#### What needs to be done:
Decide whether each statement agrees with the customDataGen passage below, answering yes or no and quoting the words from the passage that settle it. (a) The customDataGen function turns the response variable into a factor without the user doing so. (b) The customDataGen function can generate logistic regression data for a response variable with three or more categories. (c) In the code shown, the predictor variable is measured in millimeters.

#### Source document:
The customDataGen() function can only generate logistic regression data for binary categorical variables. In this case we will use either Adelie or other for species. You do not need to worry about changing this variable to a factor as the customDataGen function will do it for you.

# Generate custom data for logistic regression
custom_data_logistic <- customDataGen(
  df = biscoe_penguins,
  xvar = "bill_length_mm",  # Predictor variable (numeric): Bill length in millimeters
  yvar = "binary_species", # Response variable (binary categorical): Adelie (1) or Other (0)
  regression_type = "logistic",
  success_level = "Adelie"
)

The success_level argument specifies which of the two levels of the binary response variable is considered as the “event” or “success”. In this case, we are interested in the occurrence of the ‘Adelie’ species, and so we set “Adelie” as the success_level.

Dataset entries
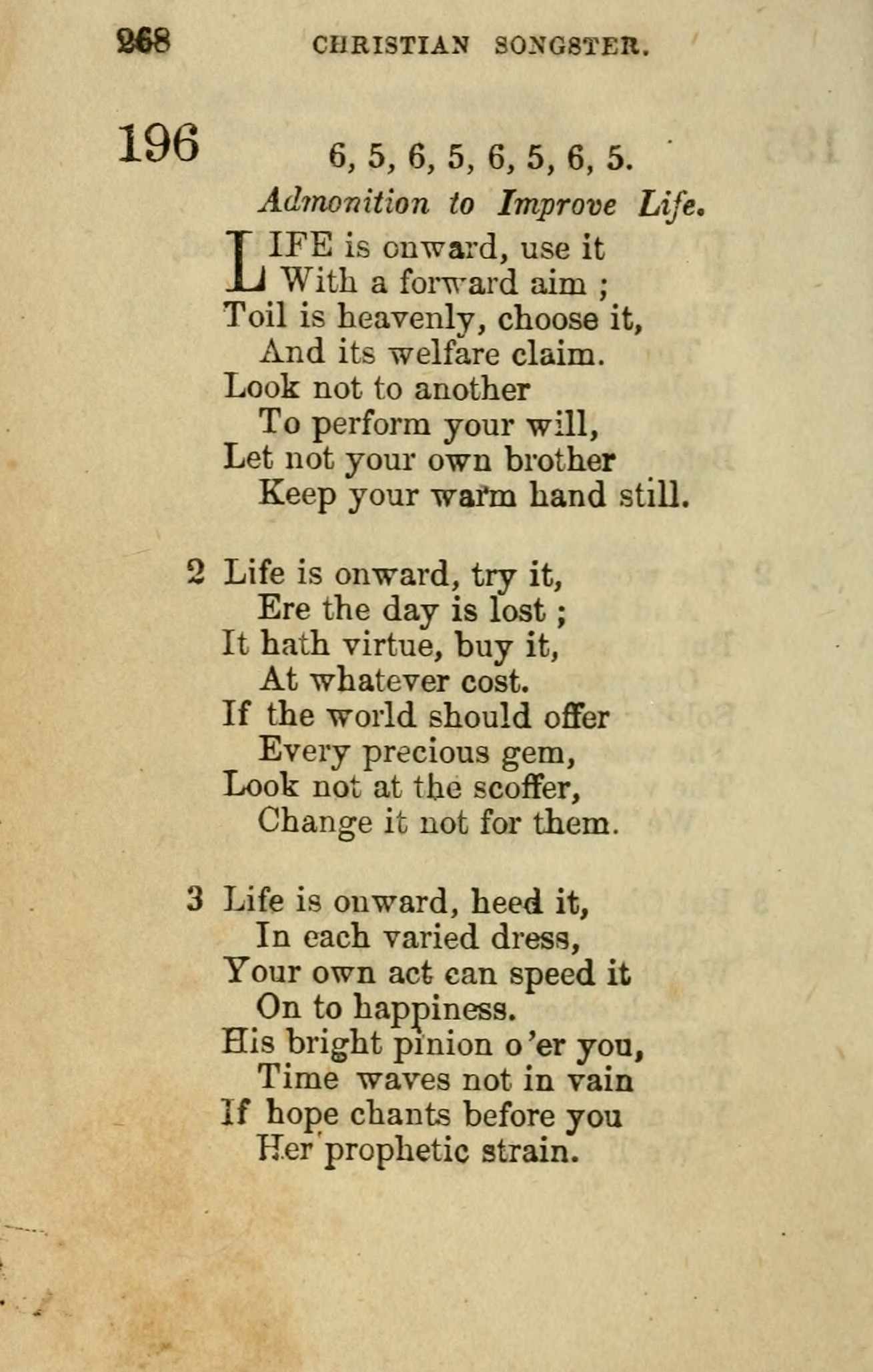 268 CHRISTIAN SONGSTER.

196 6, 5, 6, 5, 6, 5, 6, 5.

Admonition to Improve Life.

LIFE is onward, use it
With a forward aim ;
Toil is heavenly, choose it,
And its welfare claim.
Look not to another
To perform your will,
Let not your own brother
Keep your warm hand still.

2 Life is onward, try it,
Ere the day is lost ;
It hath virtue, buy it,
At whatever cost.
If the world should offer
Every precious gem,
Look not at the scoffer,
Change it not for them.

3 Life is onward, heed it,
In each varied dress,
Your own act can speed it
On to happiness.
His bright pinion o'er you,
Time waves not in vain
If hope chants before you
Her prophetic strain.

#### Finished task:
(a) Yes: "You do not need to worry about changing this variable to a factor as the customDataGen function will do it for you."
(b) No: "The customDataGen() function can only generate logistic regression data for binary categorical variables."
(c) Yes: "Predictor variable (numeric): Bill length in millimeters"